2 – Se renseigner avant d’acheter
J’ai besoin d’une tenue de sports ? Bien. Allons procrastiner sur l’internet mondial : existe-t-elle éco-concue ? Dites BONJOUR à notre annuaire des marques responsables.
3 – Lire les étiquettes
Certification Œko-Tex ? Label bio ? Manufacture européenne ou française ? Et lire parfois malheureusement aussi les messages cachés…
4 – Investir dans des pièces de seconde main
Notamment le vintage du temps de création et de manufacture déjà dépensés, des pièces en bon état ayant traversé les années, un Style unique/non répliqué, des matériaux qui ne pollueront ni dans leur conception ni par leur déchets… #economiecirculaire – Et on ne mentionne pas le cuir… C’est tout bénéfice !
5 – Acheter mieux
Mettre la main au porte-feuille, parce que le bien fait à un coût supérieur à un sandwich Subway, et une qualité qui se paie dans la durée. S’entraîner à comparer pour développer une attention spécifique aux tissus, aux finitions.
6 – Acheter local
Moins la chaîne de production est longue, moins on pollue.
7 – Favoriser l’artisanat
Moins d’intermédiaires, moins de produits chimiques, des pièces authentiques de meilleures qualités et en moindre exemplaires, anticlones. Un coup de fouet pour l’économie de son pays et la transmission des savoir-faire de traditions. Le patrimoine, c’est méga Good Goods.
8 – Louer ses vêtements
Par exemple avec Les Apprêtés.
Que consommer ?
1 – Choisir des matières responsables en fonction des saisons
En été du lin, beaucoup moins gourmand en eau que le coton pour sa production, en hiver de la laine d’alpaga plus que du cachemire.
2 – Des fibres naturelles
Sur la peau comme dans l’assiette, c’est mieux quand on peut identifier les matières premières…
3 – Tester des matières innovantes
Les biomatériaux : OK, c’est un peu le petit #WTF de la liste. Mais on fait le pari que demain la plupart de nos vêtements seront biodégradables.
4 – Le Tencel
Une fibre écologique soyeuse qui remplace la soie
5 – Les matières recyclées
En polyester PET (notamment les maillots de bains !) et en denim. Pour limiter la pollution, la conception de nouvelles matières dont la planète regorge et l’emploi de produits chimiques pour les traitements et les colorants
6 – Favoriser les pièces intemporelles
Comme un 2.55 Chanel, une belle montre, le briefcase d’une vie.
::::::
### Travail demandé
**1.** Dans le texte sur la mode responsable, quelle matière recommande-t-on de porter l'été à la place du coton ?
**2.** Traduisez en anglais cette phrase du texte sur la mode responsable : « Moins la chaîne de production est longue, moins on pollue. »

### Lignes enregistrées
::::::
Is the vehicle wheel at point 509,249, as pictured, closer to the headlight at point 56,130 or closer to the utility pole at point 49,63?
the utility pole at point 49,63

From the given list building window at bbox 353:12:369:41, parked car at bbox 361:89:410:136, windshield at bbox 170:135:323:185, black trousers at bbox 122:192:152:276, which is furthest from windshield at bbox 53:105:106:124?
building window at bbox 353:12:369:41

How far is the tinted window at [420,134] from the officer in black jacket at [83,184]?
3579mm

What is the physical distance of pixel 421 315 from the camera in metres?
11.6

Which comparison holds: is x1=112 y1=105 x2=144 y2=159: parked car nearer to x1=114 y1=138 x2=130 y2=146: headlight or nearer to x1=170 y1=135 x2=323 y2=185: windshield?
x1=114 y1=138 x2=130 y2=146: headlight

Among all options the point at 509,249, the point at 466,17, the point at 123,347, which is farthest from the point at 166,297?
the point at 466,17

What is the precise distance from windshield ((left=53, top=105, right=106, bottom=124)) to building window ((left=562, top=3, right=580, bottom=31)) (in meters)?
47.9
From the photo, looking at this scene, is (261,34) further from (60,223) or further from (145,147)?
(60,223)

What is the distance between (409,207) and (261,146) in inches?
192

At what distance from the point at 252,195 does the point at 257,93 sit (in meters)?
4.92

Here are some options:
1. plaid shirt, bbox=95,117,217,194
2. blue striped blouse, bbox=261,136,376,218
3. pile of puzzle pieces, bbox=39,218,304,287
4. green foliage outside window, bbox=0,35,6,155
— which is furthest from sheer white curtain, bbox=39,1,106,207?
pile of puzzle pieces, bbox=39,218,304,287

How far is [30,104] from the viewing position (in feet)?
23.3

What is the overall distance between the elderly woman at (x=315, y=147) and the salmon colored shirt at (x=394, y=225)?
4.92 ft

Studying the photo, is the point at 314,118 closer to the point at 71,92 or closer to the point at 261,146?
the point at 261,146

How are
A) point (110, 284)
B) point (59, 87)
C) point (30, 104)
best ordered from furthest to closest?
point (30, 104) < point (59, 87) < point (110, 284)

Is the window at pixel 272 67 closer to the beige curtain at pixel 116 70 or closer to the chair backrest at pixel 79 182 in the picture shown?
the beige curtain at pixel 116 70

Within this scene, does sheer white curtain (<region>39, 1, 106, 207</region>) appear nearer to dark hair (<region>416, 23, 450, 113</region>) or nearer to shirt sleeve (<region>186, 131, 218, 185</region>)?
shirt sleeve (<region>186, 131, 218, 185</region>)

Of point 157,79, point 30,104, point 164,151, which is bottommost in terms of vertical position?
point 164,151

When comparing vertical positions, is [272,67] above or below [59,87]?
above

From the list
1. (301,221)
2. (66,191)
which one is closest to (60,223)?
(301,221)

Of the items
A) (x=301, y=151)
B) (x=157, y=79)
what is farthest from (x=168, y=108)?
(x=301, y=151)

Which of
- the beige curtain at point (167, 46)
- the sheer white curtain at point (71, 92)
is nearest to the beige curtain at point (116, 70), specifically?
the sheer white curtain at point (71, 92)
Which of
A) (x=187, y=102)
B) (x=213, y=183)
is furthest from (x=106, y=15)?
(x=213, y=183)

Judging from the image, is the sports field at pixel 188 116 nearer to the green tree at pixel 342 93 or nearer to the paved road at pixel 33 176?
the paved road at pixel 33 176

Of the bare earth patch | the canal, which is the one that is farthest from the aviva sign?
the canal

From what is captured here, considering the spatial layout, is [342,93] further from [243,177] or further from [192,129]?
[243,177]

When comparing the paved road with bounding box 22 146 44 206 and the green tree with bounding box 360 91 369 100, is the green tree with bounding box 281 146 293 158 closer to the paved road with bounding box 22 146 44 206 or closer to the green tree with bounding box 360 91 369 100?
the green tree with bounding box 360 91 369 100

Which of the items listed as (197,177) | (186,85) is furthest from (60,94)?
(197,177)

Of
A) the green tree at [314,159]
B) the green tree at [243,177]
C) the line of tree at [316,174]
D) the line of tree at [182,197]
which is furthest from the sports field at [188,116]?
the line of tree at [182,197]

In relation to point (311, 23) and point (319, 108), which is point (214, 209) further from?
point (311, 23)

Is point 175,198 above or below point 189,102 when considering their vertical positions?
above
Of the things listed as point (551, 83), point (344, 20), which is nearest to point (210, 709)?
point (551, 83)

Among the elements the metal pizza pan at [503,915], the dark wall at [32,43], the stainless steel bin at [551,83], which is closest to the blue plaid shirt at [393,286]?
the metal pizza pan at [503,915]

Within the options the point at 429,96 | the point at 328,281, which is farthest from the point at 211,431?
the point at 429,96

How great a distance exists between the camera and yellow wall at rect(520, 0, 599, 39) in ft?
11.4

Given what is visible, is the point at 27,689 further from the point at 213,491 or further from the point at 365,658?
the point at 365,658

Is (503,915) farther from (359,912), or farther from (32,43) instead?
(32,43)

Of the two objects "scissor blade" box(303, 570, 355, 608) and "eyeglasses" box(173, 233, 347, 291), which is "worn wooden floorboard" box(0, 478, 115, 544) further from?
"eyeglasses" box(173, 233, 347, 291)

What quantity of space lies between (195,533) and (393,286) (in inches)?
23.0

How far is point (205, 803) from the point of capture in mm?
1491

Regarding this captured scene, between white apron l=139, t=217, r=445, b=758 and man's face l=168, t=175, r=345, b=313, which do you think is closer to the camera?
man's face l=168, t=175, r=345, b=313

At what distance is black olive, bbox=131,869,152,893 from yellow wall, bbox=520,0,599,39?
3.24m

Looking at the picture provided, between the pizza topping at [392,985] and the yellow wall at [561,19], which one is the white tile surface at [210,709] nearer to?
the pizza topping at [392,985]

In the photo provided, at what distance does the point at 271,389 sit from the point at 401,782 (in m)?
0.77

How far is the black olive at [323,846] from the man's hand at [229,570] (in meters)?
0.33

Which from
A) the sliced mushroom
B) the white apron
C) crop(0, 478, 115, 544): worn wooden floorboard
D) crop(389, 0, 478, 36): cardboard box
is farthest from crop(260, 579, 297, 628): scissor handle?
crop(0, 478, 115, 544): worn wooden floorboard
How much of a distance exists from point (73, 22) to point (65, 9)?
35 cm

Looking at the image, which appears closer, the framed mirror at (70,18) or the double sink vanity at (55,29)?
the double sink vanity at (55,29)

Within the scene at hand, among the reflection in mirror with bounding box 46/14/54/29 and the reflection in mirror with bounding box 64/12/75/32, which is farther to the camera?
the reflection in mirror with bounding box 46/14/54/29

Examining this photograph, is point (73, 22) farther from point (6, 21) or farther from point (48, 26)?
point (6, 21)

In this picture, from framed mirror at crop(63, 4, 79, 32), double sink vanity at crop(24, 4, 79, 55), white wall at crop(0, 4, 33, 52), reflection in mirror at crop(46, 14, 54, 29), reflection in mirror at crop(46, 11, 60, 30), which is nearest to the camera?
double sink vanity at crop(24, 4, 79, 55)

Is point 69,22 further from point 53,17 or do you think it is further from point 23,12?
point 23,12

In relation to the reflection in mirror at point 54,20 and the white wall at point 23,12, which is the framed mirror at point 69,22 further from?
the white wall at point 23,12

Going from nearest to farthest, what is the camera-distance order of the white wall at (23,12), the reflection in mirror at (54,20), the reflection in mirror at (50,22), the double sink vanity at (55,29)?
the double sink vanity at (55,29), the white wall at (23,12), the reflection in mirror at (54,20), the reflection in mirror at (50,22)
::::::
### Solutions par tâche
**1.** Le lin, beaucoup moins gourmand en eau que le coton pour sa production.

**2.** The shorter the production chain, the less we pollute.